## Problem 1:
Give back the parquet metadata caching thread word for word.

## Supplied text:
Skip to content
This repository has been archived by the owner on Nov 16, 2023. It is now read-only.

Caching parquet metadata in an off-process cache #135

Closed
annanay25 opened this issue Apr 13, 2022 · 15 comments
Closed

Caching parquet metadata in an off-process cache #135

annanay25 opened this issue Apr 13, 2022 · 15 comments

Comments

@annanay25
Copy link
Contributor

As discussed earlier, in Grafana Tempo we are planning to build an object store backed parquet database. At higher volumes, querying could mean retrieving metadata from a large number of parquet files and we would like to optimise by caching these in an off-process cache (redis/memcached/...)

There are two strategies we have considered to implement this:

  1. Build in support for metadata caching directly into this library so the details are abstracted away from the user.
  2. Provide methods to marshal/unmarshal metadata and handle all the caching on the application side.

Thoughts?

Using this ticket as a placeholder to start discussions around this.

@mdisibio
Copy link
Contributor

Adding a few additional thoughts:

  1. The library currently takes an io.ReaderAt which we already wrap for various reasons (metrics, etc). We considered if there is a way to redirect some reads to cache but did not see a general solution there.
  2. We expect our largest blocks to be 20+GB and it looks like metadata for them is 50-100MB. This is quite large for a single cache entry, so it might be best to support granularity of individual row groups, or even column chunks which allows for reading the minimum necessary data for the columns involved.

@achille-roussel
Copy link
Contributor

Do you have more details to share about what metadata you would like to optimize access to?

@annanay25
Copy link
Contributor Author

I believe we would need to cache the entire metadata in order to avoid hitting the object storage to fetch anything other than data? Going through code I think we use Schema and RowGroup information from the reader, but even so we might want to cache the entire metadata

@achille-roussel
Copy link
Contributor

OK, I was wondering if you intended to also cache other parts of the file like column indexes or bloom filters.

## Problem 2:
Retype, verbatim, the lines of the listing starting with the line that contains "How far from" and going on through the final line of the listing.

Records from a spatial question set
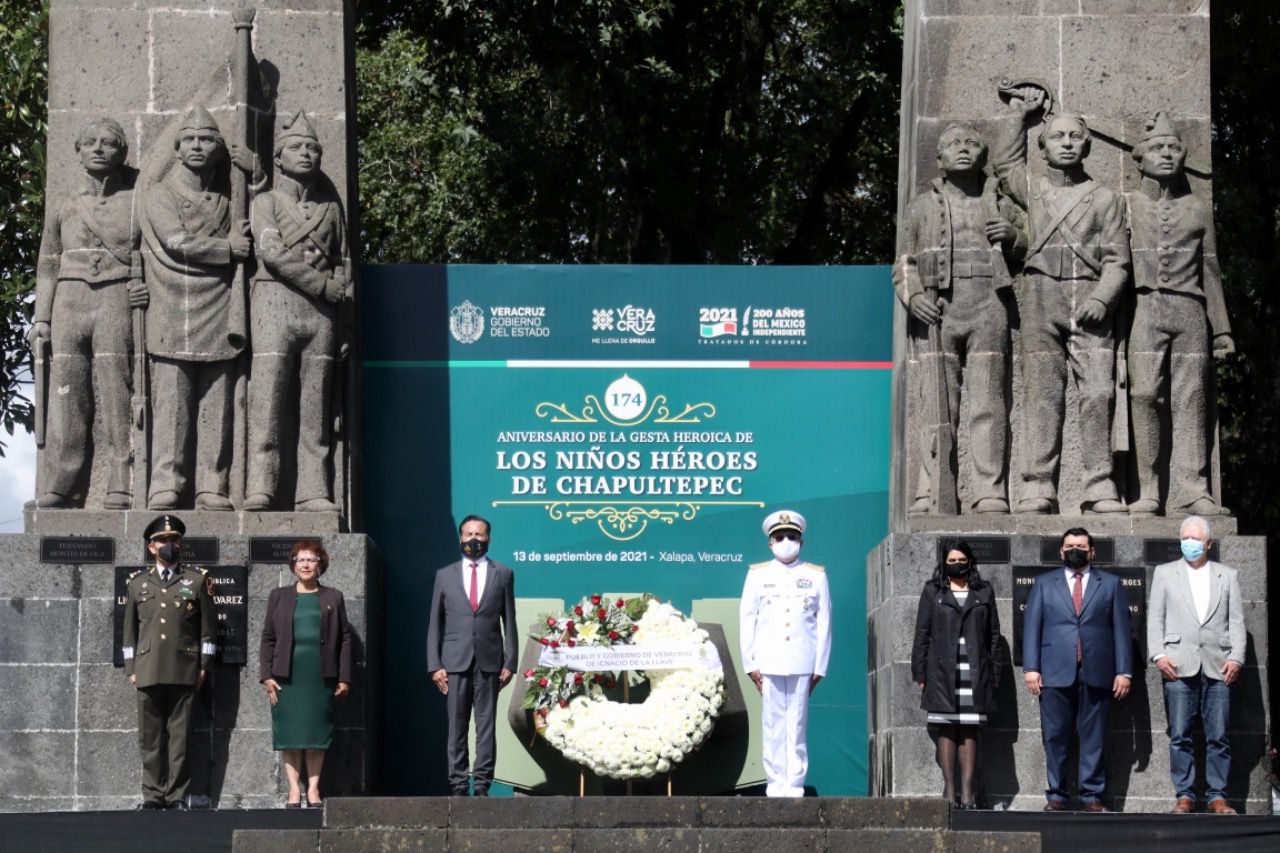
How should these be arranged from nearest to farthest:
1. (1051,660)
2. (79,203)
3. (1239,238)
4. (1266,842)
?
(1266,842), (1051,660), (79,203), (1239,238)

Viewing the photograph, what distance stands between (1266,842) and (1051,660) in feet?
5.84

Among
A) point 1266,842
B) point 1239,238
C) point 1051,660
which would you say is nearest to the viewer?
point 1266,842

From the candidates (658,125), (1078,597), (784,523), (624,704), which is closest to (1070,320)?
(1078,597)

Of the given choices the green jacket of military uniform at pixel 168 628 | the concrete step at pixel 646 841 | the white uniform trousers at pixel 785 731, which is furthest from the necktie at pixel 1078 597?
the green jacket of military uniform at pixel 168 628

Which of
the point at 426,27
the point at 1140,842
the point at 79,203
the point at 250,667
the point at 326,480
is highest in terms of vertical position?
the point at 426,27

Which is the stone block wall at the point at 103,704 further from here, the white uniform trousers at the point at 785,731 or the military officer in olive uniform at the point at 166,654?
the white uniform trousers at the point at 785,731

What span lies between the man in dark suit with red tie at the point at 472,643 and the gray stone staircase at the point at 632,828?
1.73 metres

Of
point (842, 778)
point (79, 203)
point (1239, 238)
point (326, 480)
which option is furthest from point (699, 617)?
point (1239, 238)

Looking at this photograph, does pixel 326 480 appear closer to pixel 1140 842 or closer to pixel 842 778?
pixel 842 778

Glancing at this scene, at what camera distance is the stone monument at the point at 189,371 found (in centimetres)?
1539

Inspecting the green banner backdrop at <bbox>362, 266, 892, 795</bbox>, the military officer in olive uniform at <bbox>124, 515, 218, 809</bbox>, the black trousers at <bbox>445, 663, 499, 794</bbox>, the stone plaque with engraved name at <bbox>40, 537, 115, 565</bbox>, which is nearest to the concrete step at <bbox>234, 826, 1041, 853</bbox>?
the black trousers at <bbox>445, 663, 499, 794</bbox>

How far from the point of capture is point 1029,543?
51.6ft

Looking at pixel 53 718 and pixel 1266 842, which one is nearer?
pixel 1266 842

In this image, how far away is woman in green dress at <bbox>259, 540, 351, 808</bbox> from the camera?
14.8 metres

## Complete answer 1:
Skip to content
This repository has been archived by the owner on Nov 16, 2023. It is now read-only.

Caching parquet metadata in an off-process cache #135

Closed
annanay25 opened this issue Apr 13, 2022 · 15 comments
Closed

Caching parquet metadata in an off-process cache #135

annanay25 opened this issue Apr 13, 2022 · 15 comments

Comments

@annanay25
Copy link
Contributor

As discussed earlier, in Grafana Tempo we are planning to build an object store backed parquet database. At higher volumes, querying could mean retrieving metadata from a large number of parquet files and we would like to optimise by caching these in an off-process cache (redis/memcached/...)

There are two strategies we have considered to implement this:

  1. Build in support for metadata caching directly into this library so the details are abstracted away from the user.
  2. Provide methods to marshal/unmarshal metadata and handle all the caching on the application side.

Thoughts?

Using this ticket as a placeholder to start discussions around this.

@mdisibio
Copy link
Contributor

Adding a few additional thoughts:

  1. The library currently takes an io.ReaderAt which we already wrap for various reasons (metrics, etc). We considered if there is a way to redirect some reads to cache but did not see a general solution there.
  2. We expect our largest blocks to be 20+GB and it looks like metadata for them is 50-100MB. This is quite large for a single cache entry, so it might be best to support granularity of individual row groups, or even column chunks which allows for reading the minimum necessary data for the columns involved.

@achille-roussel
Copy link
Contributor

Do you have more details to share about what metadata you would like to optimize access to?

@annanay25
Copy link
Contributor Author

I believe we would need to cache the entire metadata in order to avoid hitting the object storage to fetch anything other than data? Going through code I think we use Schema and RowGroup information from the reader, but even so we might want to cache the entire metadata

@achille-roussel
Copy link
Contributor

OK, I was wondering if you intended to also cache other parts of the file like column indexes or bloom filters.

## Complete answer 2:
How far from the point of capture is point 1029,543?
51.6ft

Looking at pixel 53 718 and pixel 1266 842, which one is nearer?
pixel 1266 842

In this image, how far away is woman in green dress at <bbox>259, 540, 351, 808</bbox> from the camera?
14.8 metres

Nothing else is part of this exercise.